Supplied records →

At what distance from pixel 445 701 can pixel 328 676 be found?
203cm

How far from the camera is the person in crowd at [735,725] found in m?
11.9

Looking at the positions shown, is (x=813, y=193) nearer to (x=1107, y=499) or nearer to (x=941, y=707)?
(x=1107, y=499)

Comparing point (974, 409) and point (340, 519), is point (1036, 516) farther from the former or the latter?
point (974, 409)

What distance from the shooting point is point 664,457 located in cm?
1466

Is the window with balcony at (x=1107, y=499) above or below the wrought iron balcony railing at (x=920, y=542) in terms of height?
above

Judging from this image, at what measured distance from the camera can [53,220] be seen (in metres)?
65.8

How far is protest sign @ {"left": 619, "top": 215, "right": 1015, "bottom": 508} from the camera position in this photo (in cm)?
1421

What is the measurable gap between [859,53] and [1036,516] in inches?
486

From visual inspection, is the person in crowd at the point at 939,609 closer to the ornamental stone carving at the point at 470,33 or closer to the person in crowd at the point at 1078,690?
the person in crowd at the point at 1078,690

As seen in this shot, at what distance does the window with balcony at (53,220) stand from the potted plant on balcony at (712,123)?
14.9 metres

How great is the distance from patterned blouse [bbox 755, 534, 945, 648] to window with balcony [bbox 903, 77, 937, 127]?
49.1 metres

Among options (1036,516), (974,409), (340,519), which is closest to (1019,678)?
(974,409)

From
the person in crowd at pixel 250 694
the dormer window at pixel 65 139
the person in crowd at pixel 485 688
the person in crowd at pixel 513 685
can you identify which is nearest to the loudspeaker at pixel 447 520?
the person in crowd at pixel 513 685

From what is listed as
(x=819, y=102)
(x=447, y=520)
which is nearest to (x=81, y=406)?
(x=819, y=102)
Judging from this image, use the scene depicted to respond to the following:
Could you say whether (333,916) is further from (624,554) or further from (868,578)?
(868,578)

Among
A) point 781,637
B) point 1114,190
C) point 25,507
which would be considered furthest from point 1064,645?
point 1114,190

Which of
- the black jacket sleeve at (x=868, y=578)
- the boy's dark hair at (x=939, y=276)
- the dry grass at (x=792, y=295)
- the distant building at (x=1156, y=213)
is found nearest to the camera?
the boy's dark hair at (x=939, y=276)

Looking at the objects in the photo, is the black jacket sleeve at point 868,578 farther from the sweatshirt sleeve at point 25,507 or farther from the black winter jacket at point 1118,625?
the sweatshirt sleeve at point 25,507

Task requirements →
Return exactly, and only, the line containing "Among options (1036,516), (974,409), (340,519), which" and every line after it through the end of the material.

Exercise response →
Among options (1036,516), (974,409), (340,519), which is closest to (1019,678)?
(974,409)

From
the person in crowd at pixel 250 694
the dormer window at pixel 65 139
the person in crowd at pixel 485 688
the person in crowd at pixel 513 685
can you identify which is nearest to the loudspeaker at pixel 447 520?
the person in crowd at pixel 513 685

From what is listed as
(x=819, y=102)
(x=447, y=520)
which is nearest to (x=81, y=406)?
(x=819, y=102)
Judging from this image, use the scene depicted to respond to the following:
Could you say whether (333,916) is further from (624,554) or further from (868,578)?
(868,578)

Among
A) point 781,637
B) point 1114,190
C) point 25,507
which would be considered furthest from point 1064,645?
point 1114,190

Which of
- the black jacket sleeve at (x=868, y=578)
- the boy's dark hair at (x=939, y=276)
- the dry grass at (x=792, y=295)
- the distant building at (x=1156, y=213)
is found nearest to the camera?
the boy's dark hair at (x=939, y=276)

Looking at the objects in the photo, is the black jacket sleeve at point 868,578 farther from the sweatshirt sleeve at point 25,507 or farther from the black winter jacket at point 1118,625?
the sweatshirt sleeve at point 25,507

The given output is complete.